An obscure and difficult to watch movie about an obscure and difficult to read poet. It’s the brief life of Hart Crane a poet and writer well regarded by his peers but who was one very unhappy homosexual who took his own life in 1932 when he was mere 33 years old.
In his short career Crane’s perpetually failed to achieve his own writing goals:he so desperately wanted to write an epic tome like ‘The Waste Land’, and that compounded his deep discomfort with being gay. On a professional basis it didn’t stop the likes of Eugene O’Neil writing a forward for one of his books, and on a personal basis it didn’t stop Crane from working his way through half of the French Fleet at one time. In fact it was after making an (unwanted) pass at a Sailor that poor Crane jumped overboard to his death.

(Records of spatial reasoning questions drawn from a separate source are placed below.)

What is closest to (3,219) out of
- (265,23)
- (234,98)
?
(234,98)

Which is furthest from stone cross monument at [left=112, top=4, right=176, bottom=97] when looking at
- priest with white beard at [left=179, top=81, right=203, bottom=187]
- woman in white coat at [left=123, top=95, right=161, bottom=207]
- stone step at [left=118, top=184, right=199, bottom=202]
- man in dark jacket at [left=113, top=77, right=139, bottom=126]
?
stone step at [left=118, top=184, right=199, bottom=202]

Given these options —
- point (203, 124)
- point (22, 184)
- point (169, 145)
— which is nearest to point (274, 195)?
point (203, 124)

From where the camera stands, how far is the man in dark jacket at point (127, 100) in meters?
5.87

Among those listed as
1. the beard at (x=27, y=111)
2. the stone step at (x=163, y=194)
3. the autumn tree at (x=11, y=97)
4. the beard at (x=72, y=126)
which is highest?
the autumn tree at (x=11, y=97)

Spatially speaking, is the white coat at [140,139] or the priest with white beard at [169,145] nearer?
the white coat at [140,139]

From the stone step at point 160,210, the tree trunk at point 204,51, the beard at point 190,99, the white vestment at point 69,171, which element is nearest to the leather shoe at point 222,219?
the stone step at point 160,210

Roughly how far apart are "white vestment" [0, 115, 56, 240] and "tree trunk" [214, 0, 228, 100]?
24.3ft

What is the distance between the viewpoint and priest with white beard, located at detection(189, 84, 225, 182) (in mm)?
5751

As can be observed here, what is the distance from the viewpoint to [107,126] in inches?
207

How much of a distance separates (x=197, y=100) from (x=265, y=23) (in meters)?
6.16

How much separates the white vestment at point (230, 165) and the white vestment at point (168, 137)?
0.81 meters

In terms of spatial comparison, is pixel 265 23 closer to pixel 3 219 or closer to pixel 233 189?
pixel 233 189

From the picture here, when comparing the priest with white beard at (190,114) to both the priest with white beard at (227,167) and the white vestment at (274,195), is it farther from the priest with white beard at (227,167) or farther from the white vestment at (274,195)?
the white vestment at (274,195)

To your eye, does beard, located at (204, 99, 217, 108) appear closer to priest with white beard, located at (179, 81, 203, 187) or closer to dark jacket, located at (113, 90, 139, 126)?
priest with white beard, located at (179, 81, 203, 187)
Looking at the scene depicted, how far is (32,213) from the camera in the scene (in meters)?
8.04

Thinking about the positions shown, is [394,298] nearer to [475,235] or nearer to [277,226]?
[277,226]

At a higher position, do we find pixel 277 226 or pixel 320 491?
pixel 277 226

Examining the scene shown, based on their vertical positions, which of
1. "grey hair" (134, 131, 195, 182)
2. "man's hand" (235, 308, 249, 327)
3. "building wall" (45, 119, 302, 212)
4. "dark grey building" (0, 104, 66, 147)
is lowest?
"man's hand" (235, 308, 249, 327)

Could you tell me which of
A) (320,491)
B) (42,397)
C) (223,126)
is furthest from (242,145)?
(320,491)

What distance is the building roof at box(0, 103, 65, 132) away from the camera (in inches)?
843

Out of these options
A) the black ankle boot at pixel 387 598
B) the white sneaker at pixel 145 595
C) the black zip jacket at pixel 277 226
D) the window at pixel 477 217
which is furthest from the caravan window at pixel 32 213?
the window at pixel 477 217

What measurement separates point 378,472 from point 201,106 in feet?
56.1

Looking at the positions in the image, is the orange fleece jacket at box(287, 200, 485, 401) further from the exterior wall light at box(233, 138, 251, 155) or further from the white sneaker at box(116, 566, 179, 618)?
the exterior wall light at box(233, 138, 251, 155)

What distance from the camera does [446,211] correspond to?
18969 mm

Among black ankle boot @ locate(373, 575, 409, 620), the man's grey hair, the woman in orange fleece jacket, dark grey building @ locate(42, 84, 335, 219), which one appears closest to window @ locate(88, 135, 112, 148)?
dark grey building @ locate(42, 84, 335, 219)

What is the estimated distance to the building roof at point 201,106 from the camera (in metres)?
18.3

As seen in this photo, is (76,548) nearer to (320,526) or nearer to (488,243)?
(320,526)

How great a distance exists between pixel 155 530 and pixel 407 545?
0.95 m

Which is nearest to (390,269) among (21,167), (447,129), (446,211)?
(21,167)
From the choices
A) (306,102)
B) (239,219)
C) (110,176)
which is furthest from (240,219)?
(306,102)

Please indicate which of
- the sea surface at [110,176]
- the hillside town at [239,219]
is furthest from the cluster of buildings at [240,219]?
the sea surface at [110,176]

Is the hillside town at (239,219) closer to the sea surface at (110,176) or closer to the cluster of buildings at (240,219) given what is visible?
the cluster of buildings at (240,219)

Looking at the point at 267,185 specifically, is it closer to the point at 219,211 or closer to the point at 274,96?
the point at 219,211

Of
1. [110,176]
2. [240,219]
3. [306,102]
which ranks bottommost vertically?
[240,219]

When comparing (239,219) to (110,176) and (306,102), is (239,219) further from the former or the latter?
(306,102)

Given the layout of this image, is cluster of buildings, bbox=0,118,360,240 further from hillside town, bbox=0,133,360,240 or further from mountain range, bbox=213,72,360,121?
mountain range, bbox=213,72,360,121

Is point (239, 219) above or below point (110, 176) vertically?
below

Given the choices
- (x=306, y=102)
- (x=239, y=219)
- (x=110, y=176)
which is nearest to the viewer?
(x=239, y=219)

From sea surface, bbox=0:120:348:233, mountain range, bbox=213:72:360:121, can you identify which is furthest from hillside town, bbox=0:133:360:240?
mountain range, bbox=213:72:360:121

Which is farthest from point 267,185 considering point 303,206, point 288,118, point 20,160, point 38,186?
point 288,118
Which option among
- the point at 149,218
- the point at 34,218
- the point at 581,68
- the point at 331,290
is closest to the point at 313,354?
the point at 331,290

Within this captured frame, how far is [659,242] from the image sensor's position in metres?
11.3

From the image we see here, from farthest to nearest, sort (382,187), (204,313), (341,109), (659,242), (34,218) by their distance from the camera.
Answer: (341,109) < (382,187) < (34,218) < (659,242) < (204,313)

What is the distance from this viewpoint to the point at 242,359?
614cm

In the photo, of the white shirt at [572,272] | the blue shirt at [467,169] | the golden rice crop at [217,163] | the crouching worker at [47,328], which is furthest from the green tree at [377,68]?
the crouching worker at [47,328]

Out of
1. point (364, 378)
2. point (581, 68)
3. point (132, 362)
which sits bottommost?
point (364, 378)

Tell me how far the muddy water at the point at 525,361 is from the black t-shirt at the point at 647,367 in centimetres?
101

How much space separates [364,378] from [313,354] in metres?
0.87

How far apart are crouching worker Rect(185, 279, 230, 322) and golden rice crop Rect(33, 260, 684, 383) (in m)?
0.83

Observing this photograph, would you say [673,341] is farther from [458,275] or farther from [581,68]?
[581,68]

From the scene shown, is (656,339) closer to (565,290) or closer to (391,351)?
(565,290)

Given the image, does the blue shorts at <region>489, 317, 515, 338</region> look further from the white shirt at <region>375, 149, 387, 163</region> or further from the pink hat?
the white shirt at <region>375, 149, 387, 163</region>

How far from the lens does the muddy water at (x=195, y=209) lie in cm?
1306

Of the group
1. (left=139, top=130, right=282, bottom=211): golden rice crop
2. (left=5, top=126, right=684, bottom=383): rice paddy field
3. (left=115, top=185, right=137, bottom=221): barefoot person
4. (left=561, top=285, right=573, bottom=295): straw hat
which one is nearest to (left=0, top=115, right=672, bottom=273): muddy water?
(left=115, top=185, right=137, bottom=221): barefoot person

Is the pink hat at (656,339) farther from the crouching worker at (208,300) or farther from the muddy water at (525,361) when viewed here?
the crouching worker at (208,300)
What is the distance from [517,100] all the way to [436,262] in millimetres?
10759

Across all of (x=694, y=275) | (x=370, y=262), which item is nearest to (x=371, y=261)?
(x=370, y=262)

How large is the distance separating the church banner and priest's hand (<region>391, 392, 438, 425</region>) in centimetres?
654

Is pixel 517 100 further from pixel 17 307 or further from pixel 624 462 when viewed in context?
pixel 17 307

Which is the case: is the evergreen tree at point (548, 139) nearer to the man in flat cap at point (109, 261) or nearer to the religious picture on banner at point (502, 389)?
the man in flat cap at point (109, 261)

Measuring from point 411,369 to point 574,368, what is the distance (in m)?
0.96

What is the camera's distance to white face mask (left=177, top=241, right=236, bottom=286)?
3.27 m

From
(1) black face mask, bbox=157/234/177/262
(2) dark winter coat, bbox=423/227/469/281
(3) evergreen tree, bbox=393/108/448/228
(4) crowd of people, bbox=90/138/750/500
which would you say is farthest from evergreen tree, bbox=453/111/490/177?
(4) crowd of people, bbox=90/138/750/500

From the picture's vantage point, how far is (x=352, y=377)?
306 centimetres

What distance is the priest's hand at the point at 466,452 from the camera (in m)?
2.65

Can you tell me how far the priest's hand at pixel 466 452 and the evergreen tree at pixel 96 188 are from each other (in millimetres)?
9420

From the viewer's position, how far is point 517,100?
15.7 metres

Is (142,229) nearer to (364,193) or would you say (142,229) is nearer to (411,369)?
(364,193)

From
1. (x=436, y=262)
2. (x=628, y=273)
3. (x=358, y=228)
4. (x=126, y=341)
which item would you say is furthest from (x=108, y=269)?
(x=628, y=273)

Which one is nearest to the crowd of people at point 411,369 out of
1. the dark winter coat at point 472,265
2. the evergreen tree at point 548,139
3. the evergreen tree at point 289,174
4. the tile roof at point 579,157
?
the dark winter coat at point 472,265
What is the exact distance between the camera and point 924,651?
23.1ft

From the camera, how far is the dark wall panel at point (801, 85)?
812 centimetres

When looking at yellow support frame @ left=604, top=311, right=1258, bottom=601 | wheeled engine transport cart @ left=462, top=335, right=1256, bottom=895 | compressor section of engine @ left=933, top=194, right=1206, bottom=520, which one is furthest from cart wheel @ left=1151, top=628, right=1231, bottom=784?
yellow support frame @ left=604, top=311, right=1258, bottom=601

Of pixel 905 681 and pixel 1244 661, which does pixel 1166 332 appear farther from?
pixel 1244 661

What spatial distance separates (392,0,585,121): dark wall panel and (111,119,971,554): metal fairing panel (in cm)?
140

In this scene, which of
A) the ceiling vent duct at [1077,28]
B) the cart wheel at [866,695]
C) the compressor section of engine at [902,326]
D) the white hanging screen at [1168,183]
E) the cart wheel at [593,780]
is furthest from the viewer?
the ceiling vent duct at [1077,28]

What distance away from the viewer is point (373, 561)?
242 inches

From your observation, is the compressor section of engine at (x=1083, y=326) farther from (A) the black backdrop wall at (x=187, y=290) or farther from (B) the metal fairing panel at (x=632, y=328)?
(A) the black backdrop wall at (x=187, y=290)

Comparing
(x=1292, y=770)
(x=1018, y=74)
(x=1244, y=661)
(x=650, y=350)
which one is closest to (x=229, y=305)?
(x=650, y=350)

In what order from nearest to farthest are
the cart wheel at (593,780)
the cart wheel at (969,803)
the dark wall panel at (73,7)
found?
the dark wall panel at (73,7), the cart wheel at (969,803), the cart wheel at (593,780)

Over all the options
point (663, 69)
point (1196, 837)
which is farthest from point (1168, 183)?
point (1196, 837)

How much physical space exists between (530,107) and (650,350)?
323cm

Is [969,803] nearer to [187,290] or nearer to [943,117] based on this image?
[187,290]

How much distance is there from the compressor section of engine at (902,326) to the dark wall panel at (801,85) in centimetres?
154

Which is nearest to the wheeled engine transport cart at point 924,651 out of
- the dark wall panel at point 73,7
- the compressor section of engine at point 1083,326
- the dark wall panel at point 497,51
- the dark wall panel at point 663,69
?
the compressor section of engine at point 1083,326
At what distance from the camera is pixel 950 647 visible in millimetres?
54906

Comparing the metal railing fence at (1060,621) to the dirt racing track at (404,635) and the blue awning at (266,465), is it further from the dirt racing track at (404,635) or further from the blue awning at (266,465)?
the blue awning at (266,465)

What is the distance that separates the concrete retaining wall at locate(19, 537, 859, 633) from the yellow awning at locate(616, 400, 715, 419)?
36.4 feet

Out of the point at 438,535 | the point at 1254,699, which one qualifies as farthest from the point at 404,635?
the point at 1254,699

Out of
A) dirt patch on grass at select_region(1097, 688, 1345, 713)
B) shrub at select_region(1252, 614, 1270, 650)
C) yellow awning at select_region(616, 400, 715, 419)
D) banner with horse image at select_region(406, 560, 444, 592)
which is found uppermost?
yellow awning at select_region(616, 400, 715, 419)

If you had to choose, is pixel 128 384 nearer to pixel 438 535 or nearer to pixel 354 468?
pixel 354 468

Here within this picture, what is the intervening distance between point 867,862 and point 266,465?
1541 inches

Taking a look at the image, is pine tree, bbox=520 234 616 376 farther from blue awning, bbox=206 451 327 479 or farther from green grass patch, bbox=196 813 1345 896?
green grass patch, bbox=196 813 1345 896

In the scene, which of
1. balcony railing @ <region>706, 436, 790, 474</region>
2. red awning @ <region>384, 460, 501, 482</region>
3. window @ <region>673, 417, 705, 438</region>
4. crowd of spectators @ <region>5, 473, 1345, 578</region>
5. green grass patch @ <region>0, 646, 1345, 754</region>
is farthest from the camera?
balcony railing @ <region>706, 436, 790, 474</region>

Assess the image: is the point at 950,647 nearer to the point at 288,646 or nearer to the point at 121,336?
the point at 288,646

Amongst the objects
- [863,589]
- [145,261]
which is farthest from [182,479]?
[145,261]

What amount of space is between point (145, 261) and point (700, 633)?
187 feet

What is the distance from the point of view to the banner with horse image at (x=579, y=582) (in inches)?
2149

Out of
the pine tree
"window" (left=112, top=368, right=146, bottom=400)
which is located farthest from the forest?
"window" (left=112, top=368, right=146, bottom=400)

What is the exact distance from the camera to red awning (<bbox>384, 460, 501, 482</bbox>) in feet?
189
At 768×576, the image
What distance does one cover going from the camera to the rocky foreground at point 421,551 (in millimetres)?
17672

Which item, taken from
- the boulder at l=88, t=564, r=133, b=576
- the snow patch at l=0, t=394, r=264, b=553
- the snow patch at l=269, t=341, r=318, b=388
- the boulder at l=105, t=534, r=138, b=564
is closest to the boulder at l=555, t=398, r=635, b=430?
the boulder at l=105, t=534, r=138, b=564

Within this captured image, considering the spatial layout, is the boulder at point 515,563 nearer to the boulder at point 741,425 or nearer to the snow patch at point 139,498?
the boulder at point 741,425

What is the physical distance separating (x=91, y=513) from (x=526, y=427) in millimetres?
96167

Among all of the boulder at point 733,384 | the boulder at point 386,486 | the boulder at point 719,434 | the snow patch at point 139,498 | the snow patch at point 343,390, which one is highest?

The hand held camera is shaky and bordering on annoying: the story is patchy and confusing, and if you know little about Crane before viewing, you really wont be a lot wiser afterwards. This very odd movie has been bought to the screen by James Franco who directed, starred, wrote the screen play in what is obviously something of a passion (obsession?) with the man. (And coming so soon after ‘Howl’ where he portrayed Allen Ginsberg another gay poet).
I know now from my ‘research’ that I am far from alone in being unable to understands Crane’s poetry, and I am most definitely not the only one who simply didn’t get Mr. Franco’s movie. And no, the mere fact that Mr. Franco has his own ‘Brown Bunny’ type scene where he performs fellatio on some sailor’s prosthetic, is still not worth wading through this one!